**Set problem**: Find and copy every line in the rows below that contains the string "path". Case counts.

Saved data entries:
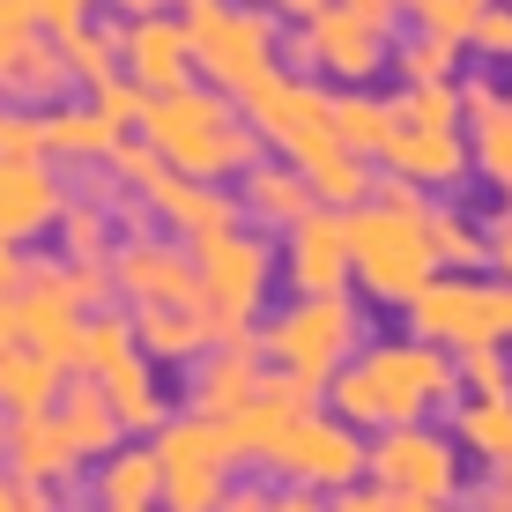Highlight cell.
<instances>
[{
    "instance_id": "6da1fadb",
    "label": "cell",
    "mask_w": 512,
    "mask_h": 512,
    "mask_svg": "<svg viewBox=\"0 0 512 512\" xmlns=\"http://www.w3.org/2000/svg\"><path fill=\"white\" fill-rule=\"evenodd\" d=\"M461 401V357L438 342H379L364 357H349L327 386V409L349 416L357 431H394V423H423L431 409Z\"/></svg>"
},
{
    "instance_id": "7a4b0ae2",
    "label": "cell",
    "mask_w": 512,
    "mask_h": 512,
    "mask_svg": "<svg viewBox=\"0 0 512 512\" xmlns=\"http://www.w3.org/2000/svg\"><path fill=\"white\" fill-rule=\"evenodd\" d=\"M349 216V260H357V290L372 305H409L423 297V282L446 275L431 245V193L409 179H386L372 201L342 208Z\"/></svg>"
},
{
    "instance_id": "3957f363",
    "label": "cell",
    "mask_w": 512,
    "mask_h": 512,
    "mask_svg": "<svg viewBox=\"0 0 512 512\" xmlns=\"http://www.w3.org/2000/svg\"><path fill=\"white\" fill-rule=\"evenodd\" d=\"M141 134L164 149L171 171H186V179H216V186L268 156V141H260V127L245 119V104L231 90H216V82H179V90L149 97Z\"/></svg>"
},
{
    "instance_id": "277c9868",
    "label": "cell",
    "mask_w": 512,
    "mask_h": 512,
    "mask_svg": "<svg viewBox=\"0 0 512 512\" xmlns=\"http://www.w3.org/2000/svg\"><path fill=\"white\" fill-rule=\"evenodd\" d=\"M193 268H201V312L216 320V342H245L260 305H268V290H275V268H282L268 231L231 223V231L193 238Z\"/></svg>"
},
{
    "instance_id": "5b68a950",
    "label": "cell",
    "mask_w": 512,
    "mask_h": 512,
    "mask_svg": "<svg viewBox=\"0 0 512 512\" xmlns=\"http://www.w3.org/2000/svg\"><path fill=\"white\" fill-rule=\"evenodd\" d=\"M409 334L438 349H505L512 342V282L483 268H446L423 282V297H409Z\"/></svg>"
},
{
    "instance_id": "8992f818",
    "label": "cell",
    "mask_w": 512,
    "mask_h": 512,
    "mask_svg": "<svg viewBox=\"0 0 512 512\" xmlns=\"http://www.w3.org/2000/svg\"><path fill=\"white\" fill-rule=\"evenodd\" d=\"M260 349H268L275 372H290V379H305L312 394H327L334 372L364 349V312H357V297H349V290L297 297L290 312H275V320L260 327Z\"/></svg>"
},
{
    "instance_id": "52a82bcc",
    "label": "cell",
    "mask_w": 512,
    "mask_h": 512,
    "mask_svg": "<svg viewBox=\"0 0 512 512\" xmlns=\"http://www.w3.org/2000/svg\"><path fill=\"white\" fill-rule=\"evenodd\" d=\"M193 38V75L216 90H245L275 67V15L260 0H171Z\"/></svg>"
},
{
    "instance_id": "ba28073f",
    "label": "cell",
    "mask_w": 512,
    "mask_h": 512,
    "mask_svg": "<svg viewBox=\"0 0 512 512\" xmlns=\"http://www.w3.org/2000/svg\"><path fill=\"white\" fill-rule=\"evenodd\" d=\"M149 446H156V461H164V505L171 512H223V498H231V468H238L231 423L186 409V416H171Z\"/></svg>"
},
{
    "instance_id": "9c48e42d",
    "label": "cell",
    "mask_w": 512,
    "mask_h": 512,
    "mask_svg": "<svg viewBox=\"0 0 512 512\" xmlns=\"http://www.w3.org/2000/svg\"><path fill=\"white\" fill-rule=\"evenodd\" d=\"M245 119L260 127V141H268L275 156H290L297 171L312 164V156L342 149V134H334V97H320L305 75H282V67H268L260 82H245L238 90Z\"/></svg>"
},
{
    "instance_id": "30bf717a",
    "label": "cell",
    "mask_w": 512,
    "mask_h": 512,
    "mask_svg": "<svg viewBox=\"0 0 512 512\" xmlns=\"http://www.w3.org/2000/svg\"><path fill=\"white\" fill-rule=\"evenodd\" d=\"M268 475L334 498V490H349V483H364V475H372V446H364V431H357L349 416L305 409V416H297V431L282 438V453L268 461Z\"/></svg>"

**Problem solution**:
    "mask_svg": "<svg viewBox=\"0 0 512 512\" xmlns=\"http://www.w3.org/2000/svg\"><path fill=\"white\" fill-rule=\"evenodd\" d=\"M461 401V357L438 342H379L364 357H349L327 386V409L349 416L357 431H394V423H423L431 409Z\"/></svg>"
    "mask_svg": "<svg viewBox=\"0 0 512 512\" xmlns=\"http://www.w3.org/2000/svg\"><path fill=\"white\" fill-rule=\"evenodd\" d=\"M349 216V260H357V290L372 305H409L423 297V282L446 275L431 245V193L409 179H386L372 201L342 208Z\"/></svg>"
    "mask_svg": "<svg viewBox=\"0 0 512 512\" xmlns=\"http://www.w3.org/2000/svg\"><path fill=\"white\" fill-rule=\"evenodd\" d=\"M141 134L164 149L171 171H186V179H216V186L268 156V141H260V127L245 119V104L231 90H216V82H179V90L149 97Z\"/></svg>"
    "mask_svg": "<svg viewBox=\"0 0 512 512\" xmlns=\"http://www.w3.org/2000/svg\"><path fill=\"white\" fill-rule=\"evenodd\" d=\"M193 268H201V312L216 320V342H245L260 305H268V290H275V268H282L268 231L231 223V231L193 238Z\"/></svg>"
    "mask_svg": "<svg viewBox=\"0 0 512 512\" xmlns=\"http://www.w3.org/2000/svg\"><path fill=\"white\" fill-rule=\"evenodd\" d=\"M409 334L438 349H505L512 342V282L483 268H446L423 282V297H409Z\"/></svg>"
    "mask_svg": "<svg viewBox=\"0 0 512 512\" xmlns=\"http://www.w3.org/2000/svg\"><path fill=\"white\" fill-rule=\"evenodd\" d=\"M260 349H268L275 372H290V379H305L312 394H327L334 372L364 349V312H357V297H349V290L297 297L290 312H275V320L260 327Z\"/></svg>"
    "mask_svg": "<svg viewBox=\"0 0 512 512\" xmlns=\"http://www.w3.org/2000/svg\"><path fill=\"white\" fill-rule=\"evenodd\" d=\"M193 38V75L216 90H245L275 67V15L260 0H171Z\"/></svg>"
    "mask_svg": "<svg viewBox=\"0 0 512 512\" xmlns=\"http://www.w3.org/2000/svg\"><path fill=\"white\" fill-rule=\"evenodd\" d=\"M149 446H156V461H164V505L171 512H223V498H231V468H238L231 423L186 409V416H171Z\"/></svg>"
    "mask_svg": "<svg viewBox=\"0 0 512 512\" xmlns=\"http://www.w3.org/2000/svg\"><path fill=\"white\" fill-rule=\"evenodd\" d=\"M245 119L260 127V141H268L275 156H290L297 171L312 164V156L342 149V134H334V97H320L305 75H282V67H268L260 82H245L238 90Z\"/></svg>"
    "mask_svg": "<svg viewBox=\"0 0 512 512\" xmlns=\"http://www.w3.org/2000/svg\"><path fill=\"white\" fill-rule=\"evenodd\" d=\"M268 475L334 498V490H349V483H364V475H372V446H364V431H357L349 416L305 409V416H297V431L282 438V453L268 461Z\"/></svg>"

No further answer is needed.